Debt combines with growing interest burden

Even if we manage to avert disaster, can we avoid the economy getting mired in a domestic demand slump as the repayment of household debt cuts into the wherewithal to consume? In 2017, researchers Shim Hye-in and Ryu Doo-jin published a paper titled “Household Debt and Domestic Consumption: An Empirical Analysis and Associated Financial Policy Implications” in the Korean Journal of Financial Studies (Vol. 46, No. 1).

Their findings showed that while household debt can potentially drive up consumption as it eases liquidity restrictions and increases financial assets, a large rise in household debt cuts into consumption as the household repayment burden is exacerbated.

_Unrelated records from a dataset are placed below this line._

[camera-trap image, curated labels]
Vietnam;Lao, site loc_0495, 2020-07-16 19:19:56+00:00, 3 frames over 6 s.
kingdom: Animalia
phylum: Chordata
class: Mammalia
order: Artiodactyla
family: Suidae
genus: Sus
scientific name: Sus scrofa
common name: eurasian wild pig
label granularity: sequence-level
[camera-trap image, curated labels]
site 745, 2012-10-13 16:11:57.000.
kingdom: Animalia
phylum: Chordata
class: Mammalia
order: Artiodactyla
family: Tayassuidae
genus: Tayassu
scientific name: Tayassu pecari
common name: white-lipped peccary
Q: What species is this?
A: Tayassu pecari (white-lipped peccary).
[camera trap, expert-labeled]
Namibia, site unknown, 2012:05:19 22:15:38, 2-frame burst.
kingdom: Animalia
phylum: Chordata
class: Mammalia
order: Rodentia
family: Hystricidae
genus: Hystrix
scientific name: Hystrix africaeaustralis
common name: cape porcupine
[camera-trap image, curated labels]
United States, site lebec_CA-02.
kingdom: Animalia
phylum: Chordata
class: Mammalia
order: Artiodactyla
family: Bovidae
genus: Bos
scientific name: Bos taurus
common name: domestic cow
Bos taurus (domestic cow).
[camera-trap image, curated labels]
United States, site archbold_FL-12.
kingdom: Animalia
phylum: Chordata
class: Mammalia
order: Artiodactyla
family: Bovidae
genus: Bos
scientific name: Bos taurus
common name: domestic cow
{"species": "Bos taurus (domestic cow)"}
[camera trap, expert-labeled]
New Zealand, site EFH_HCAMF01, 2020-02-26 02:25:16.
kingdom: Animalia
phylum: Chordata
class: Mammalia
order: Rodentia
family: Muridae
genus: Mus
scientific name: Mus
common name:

In reality, slack domestic demand has long since become an entrenched part of the South Korean economy. Not once in the period from 2005 to 2017 did the rate of increase in private consumption exceed the overall economic growth rate.

Thanks to factors such as a big hike in the minimum wage, nominal wages did increase sharply in 2018, with the rate of increase in private consumption reaching 3.2%. It was the first time in 13 years that the rate was higher than the economic growth rate (2.9%).

But it only lasted a year. The rate of increase in consumption has since slipped back down below the growth rate, amid factors that include the effects of the COVID-19 pandemic.

Turning back the tide now appears to be more difficult than ever. With housing prices rising sharply, those households that spent money up front to buy homes will eventually have to tighten their belts once again under the interest payment burden.